TASK DESCRIPTION.
Update everything in the thread about the simple past and present perfect from "This question seem" down to "that *has ended*.", replacing "time period" with "span of time".

PROVIDED TEXT.
------------------------

What perspective is used here??? As for me the question "Did you read it?" lacks a reference to a particular time in the past.


----------



## lingobingo

Yes, it does. Hence “simple”. Why do you think it needs such a reference?


----------



## Brigitte_anna

lingobingo said:


> Why do you think it needs such a reference?


I just suppose that the very concept of Simple Past tense implies a concrete time (or time period) in the past:

"I wrote an email" - it seems strange to me
"I wrote an email yesterday" - OK

The same with questions:

"Did you read it?" - it seems strange to me
"Did you read it yesterday?" - OK

Time reference may be implicit. If there is neither explicit nor implicit time reference then it seems strange to me.


----------



## JulianStuart

Brigitte_anna said:


> I just suppose that the very concept of Simple Past tense implies a concrete time (or time period) in the past:
> 
> "I wrote an email" - it seems strange to me
> "I wrote an email yesterday" - OK
> 
> The same with questions:
> 
> "Did you read it?" - it seems strange to me
> "Did you read it yesterday?" - OK



That might explain your reactions to some of the explanations
In those examples, the actual time at which the event occurred is not important, so no time adverbial is needed.


----------



## Brigitte_anna

dojibear said:


> Did you eat breakfast yet? (today before *now*):



This question seem to contradict to the earlier statement:



dojibear said:


> "Present perfect" covers a time period that starts in the past and ends *right now*. "Simple past" covers a time period that *has ended*.



Right? Maybe that isn't a good example?


----------



## dojibear

Edit: Maybe you mean that the "before now" comment doesn't match the "did you eat" in the sentence:

_Did you eat breakfast yet? (today before *now*):_

You are correct. I'm sorry that I made this confusing. The "today before now" refers to the word "yet", not to the "did you eat" part.

Since we were discussing "did you eat"/"have you eaten", I shouldn't have written "today before now".


----------



## kentix

Brigitte_anna said:


> I *have written* a letter this morning. (if it is still the morning)
> He *has produced* ten plays. (if he is still alive and professionally active)
> They *have never traveled* abroad. (if they are still alive and considered capable of traveling)


I just saw this post for the first time today but what interested me was the quoted questions. I'm an AE speaker and mostly agree with Doji (but I got a little lost in the middle there somewhere so I'm not sure I 100% agree and I'm not sure I don't).

With many of these types of sentences, I would be comfortable with both forms. But I'll address these three.

I would have no problem saying "I wrote a letter this morning." The process of writing _that_ letter and that phase of the morning are over. "Earlier this morning" is implicit in the sentence.

I would only say "he has produced 10 plays". There is no evidence that phase is over. When one letter is finished that letter writing process is in the past. When one play is finished, the career of producing plays is not in the past.

The same with the traveling example. Their traveling-capable phase continues. If they were seriously ill with no hope of future travel, then saying "They never traveled abroad" would be fine.

------------------------

PROVIDED MATERIAL.
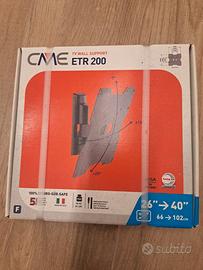 Supporto a parete per tv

------------------------

SOLUTION TO THE PROBLEM.
This question seem to contradict to the earlier statement:



dojibear said:


> "Present perfect" covers a span of time that starts in the past and ends *right now*. "Simple past" covers a span of time that *has ended*.